Fed Chair Brushes Off Trump And Stays The Course

He is ignoring Trump’s demands.

On Wednesday, former President Donald Trump sharply criticized Federal Reserve Chair Jerome Powell, questioning his intelligence and urging him to lower interest rates. Despite Trump’s demands, the Fed once again chose to keep rates unchanged.

The Federal Reserve held the benchmark interest rate steady at a range of 4.25% to 4.5%, a level it has maintained since December, amid concerns over rising inflation and slowing economic growth. While the central bank did not make an immediate move, it left the door open for two potential rate cuts later this year.

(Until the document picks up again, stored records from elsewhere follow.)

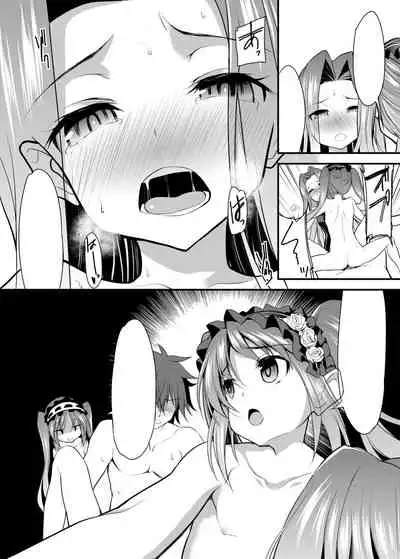 [Lolicon Trap (L Trap)] Ana-chan o Ijimeru Dirudo to Shite Stheno-sama ni Tsukushimasu (Fate/Grand Order) [Digital]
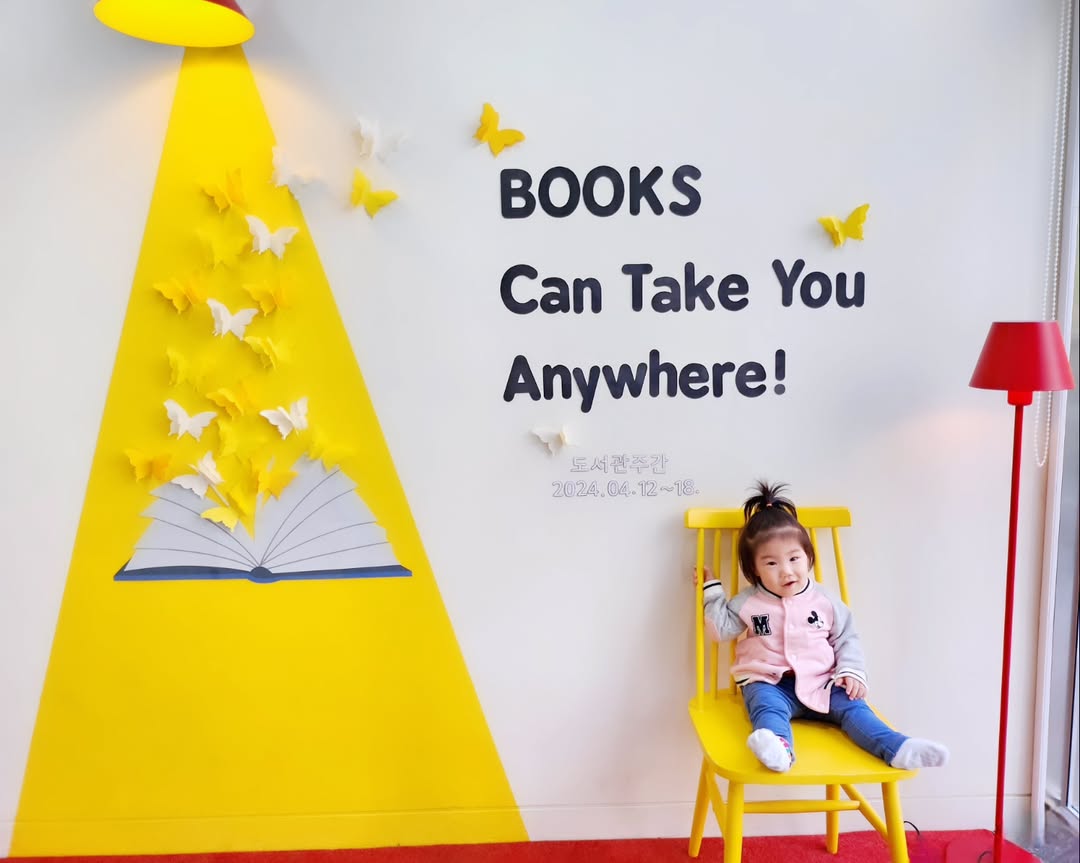 집 앞 단골 도서관 나들이: 책과 함께 떠나는 마법 같은 여행 (BOOKS Can Take You Anywhere!)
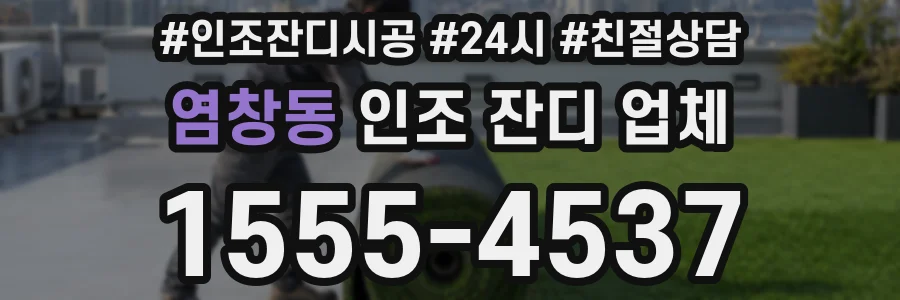 염창동 인조 잔디 업체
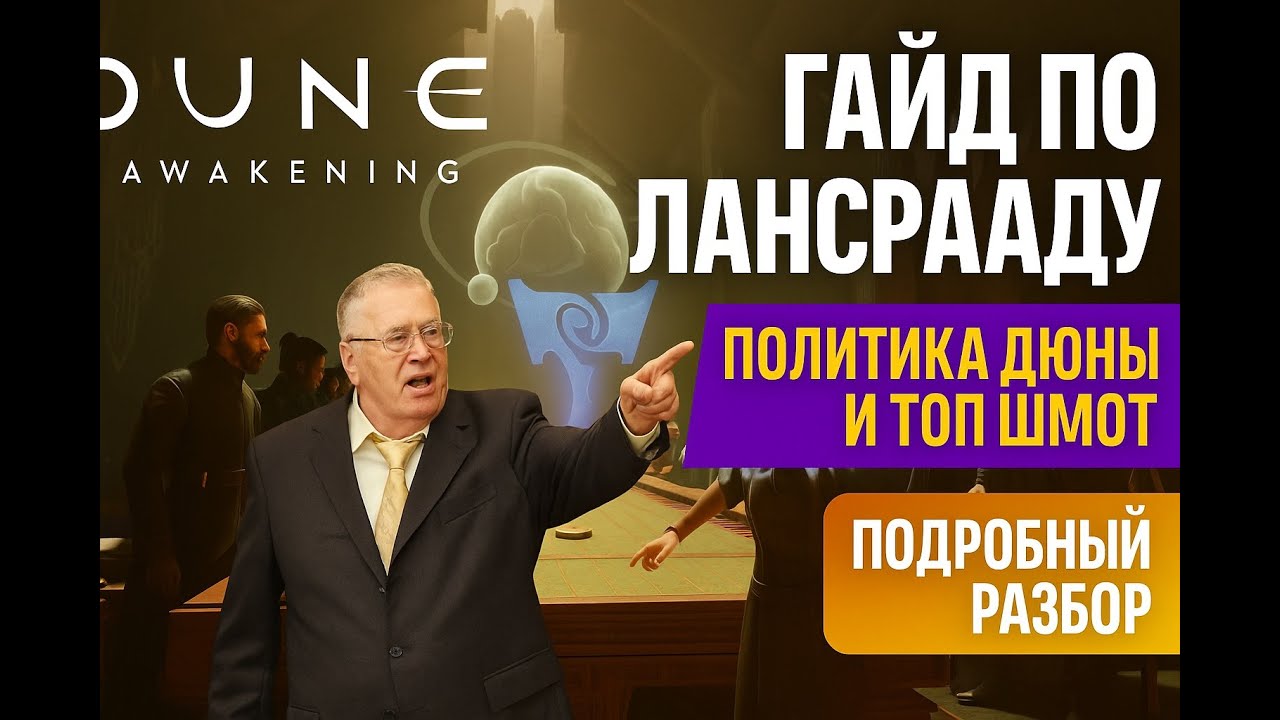 Dune Awakening: Лансраад &mdash; ключ к топ шмоту | Глубокий гайд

Alongside its decision, the Fed released its “dot plot,” which showed some officials expect two rate reductions by the end of 2025. However, projections for 2026 and 2027 were trimmed by one cut each, suggesting a total of four rate cuts—equivalent to a full percentage point—over the next few years. The varied expectations among officials highlighted ongoing uncertainty about the future path of monetary policy, with forecasts indicating the federal funds rate could settle around 3.4% by 2027.

Trump seemed to anticipate the Fed’s reluctance to adjust rates, expressing frustration with Powell even before the announcement.

“He just refuses to lower rates. I don’t even think he’s political, I think he hates me,” Trump said, adding that he had tried everything to persuade Powell to cut rates.

This marked the fourth consecutive meeting with no change in the Fed’s key short-term interest rate. Reports suggest that officials remain concerned about the economic impact of Trump’s tariff policies.

The Fed also raised its inflation forecast for 2025 and lowered its economic growth outlook, reflecting the challenges posed by ongoing tariff adjustments. Since March, the expansion of import duties has dampened officials’ confidence in the economy, raising fears of stagflation—a troubling mix of inflation and stagnant growth.

For Trump, Powell’s stance is sure to be a source of continued dissatisfaction, and for consumers dealing with mortgages or credit card debt, the decision means higher borrowing costs remain in place.